▶ **Esercizio assegnato A**
Nel testo sul movimento antiglobal, sostituisci "neoliberismo" con "liberismo" e riscrivi la parte che si apre con le parole "Movimento antiglobal: cominciamo" e si chiude con "dominanti. Giugno 2001.".

▶ **Estratto fornito**
Movimento antiglobal: cominciamo a fare paura?
L'editoriale di Angelo Panebianco sul Corriere della Sera del 23 giugno dimostra come sia tramontato il neoliberismo come pensiero unico, mentre sta, ancora confusamente, emergendo un pensiero alternativo che preoccupa le nostre classi dominanti. Giugno 2001.


 

Il Corriere della Sera ha pubblicato in prima pagina il 23 giugno un editoriale di Angelo Panebianco, di cui più sotto riportiamo ampi stralci, dal titolo "I contestatori tra timori legittimi e protezionismo. Vantaggi globali e la società chiusa." Si tratta di un articolo estremamente interessante e per diverse ragioni. Qui segnaliamo la più importante rimandando invece la contestazione e l'analisi delle sue tesi allo speciale che pubblicheremo come REDS il primo luglio. Ricordiamoci un anno fa che cosa eravamo abituati a sentire e leggere: vigeva in ogni dove il pensiero unico neoliberale. Notate come invece questo editoriale sia collocato interamente sulla difensiva, e come dimostri, al di là di ogni nostra ragionevole speranza, che il pensiero unico è morto e sepolto. Oggi si confrontano due pensieri: a quello neoliberale se ne contrappone un altro, certo ancora confuso, di segno opposto, e questo nuovo pensiero sta facendo breccia nella società. La paura delle nostre classi dominanti non è più solo quella di creare allarmismo per garantirsi un G8 senza contestazioni, ma quella di riconquistarsi una egemonia culturale che sta rapidamente franando. Ecco l'editoriale.

▶ **Record forniti**
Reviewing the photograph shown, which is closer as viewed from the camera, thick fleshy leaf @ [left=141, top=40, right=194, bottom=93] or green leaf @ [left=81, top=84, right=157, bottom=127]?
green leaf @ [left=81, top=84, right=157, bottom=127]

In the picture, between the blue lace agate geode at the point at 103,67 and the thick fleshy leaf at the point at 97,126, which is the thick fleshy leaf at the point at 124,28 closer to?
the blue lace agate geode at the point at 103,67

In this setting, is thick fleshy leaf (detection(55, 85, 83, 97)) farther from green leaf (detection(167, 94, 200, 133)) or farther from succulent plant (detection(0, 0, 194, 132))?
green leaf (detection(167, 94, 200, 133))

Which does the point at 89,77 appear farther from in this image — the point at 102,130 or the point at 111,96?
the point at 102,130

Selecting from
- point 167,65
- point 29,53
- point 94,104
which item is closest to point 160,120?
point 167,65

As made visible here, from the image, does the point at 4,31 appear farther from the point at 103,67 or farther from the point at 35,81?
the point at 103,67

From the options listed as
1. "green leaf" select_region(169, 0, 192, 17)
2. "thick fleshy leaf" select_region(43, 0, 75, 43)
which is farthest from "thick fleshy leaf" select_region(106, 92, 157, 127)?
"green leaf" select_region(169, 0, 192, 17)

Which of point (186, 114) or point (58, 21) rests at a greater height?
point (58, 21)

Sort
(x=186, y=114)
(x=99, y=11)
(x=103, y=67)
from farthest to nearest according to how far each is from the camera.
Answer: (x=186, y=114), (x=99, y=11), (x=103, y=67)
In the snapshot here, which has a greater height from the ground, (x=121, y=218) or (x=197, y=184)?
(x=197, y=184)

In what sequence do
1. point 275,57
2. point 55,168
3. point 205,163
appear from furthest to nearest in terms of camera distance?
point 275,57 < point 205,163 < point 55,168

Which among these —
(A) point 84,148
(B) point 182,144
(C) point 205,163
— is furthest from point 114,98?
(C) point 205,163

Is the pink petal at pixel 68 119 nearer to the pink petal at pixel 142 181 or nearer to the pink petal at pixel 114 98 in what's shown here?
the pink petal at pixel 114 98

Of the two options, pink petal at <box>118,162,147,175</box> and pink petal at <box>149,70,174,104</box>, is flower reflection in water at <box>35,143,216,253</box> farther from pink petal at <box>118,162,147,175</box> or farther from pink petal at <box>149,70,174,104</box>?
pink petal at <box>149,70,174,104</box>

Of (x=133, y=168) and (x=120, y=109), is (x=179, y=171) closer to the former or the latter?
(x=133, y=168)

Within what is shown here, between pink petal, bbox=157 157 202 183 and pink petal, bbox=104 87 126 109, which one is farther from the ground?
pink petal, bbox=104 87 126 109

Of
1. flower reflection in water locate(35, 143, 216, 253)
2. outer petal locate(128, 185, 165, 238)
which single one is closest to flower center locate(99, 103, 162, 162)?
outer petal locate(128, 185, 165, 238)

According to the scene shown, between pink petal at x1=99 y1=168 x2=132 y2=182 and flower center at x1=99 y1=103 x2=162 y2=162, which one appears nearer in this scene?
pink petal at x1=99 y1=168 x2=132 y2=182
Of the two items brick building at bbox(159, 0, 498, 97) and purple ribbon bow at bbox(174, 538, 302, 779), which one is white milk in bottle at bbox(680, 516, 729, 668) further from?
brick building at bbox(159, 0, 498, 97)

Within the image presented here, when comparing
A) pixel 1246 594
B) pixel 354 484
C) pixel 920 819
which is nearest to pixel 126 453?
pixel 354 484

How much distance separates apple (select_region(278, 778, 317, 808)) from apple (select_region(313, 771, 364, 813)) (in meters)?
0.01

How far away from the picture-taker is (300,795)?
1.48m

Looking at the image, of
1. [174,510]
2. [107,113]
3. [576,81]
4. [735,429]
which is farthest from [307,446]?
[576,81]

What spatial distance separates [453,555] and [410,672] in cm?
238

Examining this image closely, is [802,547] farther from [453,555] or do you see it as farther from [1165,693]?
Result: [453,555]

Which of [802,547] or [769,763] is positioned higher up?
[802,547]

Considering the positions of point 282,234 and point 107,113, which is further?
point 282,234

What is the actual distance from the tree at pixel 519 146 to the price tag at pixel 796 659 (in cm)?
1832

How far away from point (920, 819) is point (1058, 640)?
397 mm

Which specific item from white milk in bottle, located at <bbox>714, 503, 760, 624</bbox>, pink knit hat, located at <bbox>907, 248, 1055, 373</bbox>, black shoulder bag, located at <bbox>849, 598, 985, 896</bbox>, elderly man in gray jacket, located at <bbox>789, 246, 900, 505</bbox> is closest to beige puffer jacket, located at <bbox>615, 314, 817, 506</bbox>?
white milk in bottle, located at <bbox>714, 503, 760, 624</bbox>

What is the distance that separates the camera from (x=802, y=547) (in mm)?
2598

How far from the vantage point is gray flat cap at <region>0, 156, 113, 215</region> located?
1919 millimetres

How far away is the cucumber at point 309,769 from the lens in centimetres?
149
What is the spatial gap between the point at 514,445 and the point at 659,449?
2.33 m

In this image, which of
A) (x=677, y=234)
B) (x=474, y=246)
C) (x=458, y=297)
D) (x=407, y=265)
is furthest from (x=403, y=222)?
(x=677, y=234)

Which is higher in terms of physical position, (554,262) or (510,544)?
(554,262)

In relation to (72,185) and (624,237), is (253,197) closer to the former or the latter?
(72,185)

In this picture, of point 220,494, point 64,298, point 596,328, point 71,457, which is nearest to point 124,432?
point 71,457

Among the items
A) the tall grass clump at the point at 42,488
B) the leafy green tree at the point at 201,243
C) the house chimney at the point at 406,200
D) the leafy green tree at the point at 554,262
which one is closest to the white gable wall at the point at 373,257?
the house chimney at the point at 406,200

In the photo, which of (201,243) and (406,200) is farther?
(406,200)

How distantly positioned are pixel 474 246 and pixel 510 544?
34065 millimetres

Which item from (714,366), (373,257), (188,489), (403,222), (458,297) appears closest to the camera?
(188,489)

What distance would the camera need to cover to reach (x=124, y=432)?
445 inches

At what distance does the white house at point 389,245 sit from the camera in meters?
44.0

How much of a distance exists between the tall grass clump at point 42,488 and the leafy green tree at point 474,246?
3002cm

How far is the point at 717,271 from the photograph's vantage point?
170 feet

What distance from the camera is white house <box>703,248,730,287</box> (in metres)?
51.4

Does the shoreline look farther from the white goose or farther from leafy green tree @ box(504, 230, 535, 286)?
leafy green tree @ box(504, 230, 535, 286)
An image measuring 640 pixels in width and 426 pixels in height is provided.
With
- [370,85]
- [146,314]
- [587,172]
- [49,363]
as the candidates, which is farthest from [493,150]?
==
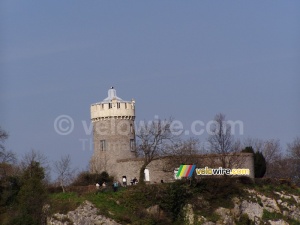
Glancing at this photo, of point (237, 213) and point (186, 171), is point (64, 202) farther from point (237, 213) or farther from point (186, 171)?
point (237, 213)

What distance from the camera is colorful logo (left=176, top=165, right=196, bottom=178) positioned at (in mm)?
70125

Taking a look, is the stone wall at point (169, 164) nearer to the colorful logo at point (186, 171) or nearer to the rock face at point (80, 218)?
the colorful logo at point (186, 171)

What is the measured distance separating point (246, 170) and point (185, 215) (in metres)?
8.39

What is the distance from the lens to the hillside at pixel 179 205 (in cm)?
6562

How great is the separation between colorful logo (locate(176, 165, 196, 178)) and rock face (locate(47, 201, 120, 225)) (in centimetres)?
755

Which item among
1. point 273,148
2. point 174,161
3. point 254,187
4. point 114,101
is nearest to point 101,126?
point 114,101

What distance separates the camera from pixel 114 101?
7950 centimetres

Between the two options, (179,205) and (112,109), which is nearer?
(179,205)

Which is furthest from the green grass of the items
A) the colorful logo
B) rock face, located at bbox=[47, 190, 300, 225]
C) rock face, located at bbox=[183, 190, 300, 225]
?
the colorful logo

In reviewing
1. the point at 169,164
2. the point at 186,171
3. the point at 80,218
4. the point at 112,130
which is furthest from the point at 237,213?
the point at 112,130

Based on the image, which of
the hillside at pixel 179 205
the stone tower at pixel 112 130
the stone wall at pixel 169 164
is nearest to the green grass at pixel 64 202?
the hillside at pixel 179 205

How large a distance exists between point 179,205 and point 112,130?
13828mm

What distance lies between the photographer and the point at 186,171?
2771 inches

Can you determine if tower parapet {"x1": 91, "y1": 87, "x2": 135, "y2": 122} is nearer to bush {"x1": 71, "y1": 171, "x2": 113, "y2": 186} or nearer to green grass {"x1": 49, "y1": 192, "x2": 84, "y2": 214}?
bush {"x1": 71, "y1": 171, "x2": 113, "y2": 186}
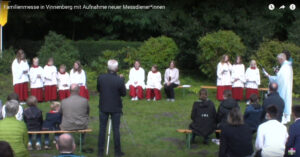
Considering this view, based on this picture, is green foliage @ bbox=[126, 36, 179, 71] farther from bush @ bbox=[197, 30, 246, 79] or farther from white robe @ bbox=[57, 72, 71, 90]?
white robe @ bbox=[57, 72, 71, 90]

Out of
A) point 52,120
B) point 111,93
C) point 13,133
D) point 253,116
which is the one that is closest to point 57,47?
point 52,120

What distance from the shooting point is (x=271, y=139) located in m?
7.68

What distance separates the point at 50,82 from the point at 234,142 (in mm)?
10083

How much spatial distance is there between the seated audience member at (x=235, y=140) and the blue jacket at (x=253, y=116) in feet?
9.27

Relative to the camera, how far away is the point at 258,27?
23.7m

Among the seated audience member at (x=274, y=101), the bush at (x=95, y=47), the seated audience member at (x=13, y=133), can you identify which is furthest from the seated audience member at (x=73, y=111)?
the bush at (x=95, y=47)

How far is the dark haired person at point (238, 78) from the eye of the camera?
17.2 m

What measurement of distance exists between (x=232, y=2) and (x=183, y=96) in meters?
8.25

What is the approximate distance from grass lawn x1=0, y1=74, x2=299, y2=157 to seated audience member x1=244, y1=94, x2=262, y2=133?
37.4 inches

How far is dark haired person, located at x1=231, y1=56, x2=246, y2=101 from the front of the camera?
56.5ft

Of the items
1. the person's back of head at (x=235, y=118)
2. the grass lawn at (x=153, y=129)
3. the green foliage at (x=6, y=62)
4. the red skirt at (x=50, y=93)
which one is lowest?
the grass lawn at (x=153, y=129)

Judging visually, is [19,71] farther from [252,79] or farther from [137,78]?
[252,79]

▶ **Esercizio assegnato B**
Riporta come elenco numerato, senza le righe vuote e senza le immagini, la parte dei record che si apre con la riga contenente "How large a" e si chiude con quella contenente "37.4 inches", entrambe incluse.

▶ **Risposta all'esercizio A**
Movimento antiglobal: cominciamo a fare paura?
L'editoriale di Angelo Panebianco sul Corriere della Sera del 23 giugno dimostra come sia tramontato il liberismo come pensiero unico, mentre sta, ancora confusamente, emergendo un pensiero alternativo che preoccupa le nostre classi dominanti. Giugno 2001.

▶ **Risposta all'esercizio B**
1. How large a distance exists between point 179,205 and point 112,130?
2. 13828mm
3. What distance lies between the photographer and the point at 186,171?
4. 2771 inches
5. Can you determine if tower parapet {"x1": 91, "y1": 87, "x2": 135, "y2": 122} is nearer to bush {"x1": 71, "y1": 171, "x2": 113, "y2": 186} or nearer to green grass {"x1": 49, "y1": 192, "x2": 84, "y2": 214}?
6. bush {"x1": 71, "y1": 171, "x2": 113, "y2": 186}
7. Considering this view, based on this picture, is green foliage @ bbox=[126, 36, 179, 71] farther from bush @ bbox=[197, 30, 246, 79] or farther from white robe @ bbox=[57, 72, 71, 90]?
8. white robe @ bbox=[57, 72, 71, 90]
9. Out of
10. A) point 52,120
11. B) point 111,93
12. C) point 13,133
13. D) point 253,116
14. which is the one that is closest to point 57,47?
15. point 52,120
16. What distance from the shooting point is (x=271, y=139) located in m?
17. 7.68
18. What distance separates the point at 50,82 from the point at 234,142 (in mm)?
19. 10083
20. How much spatial distance is there between the seated audience member at (x=235, y=140) and the blue jacket at (x=253, y=116) in feet?
21. 9.27
22. Relative to the camera, how far away is the point at 258,27?
23. 23.7m
24. Among the seated audience member at (x=274, y=101), the bush at (x=95, y=47), the seated audience member at (x=13, y=133), can you identify which is furthest from the seated audience member at (x=73, y=111)?
25. the bush at (x=95, y=47)
26. How far is the dark haired person at point (238, 78) from the eye of the camera?
27. 17.2 m
28. What measurement of distance exists between (x=232, y=2) and (x=183, y=96) in meters?
29. 8.25
30. What is the approximate distance from grass lawn x1=0, y1=74, x2=299, y2=157 to seated audience member x1=244, y1=94, x2=262, y2=133?
31. 37.4 inches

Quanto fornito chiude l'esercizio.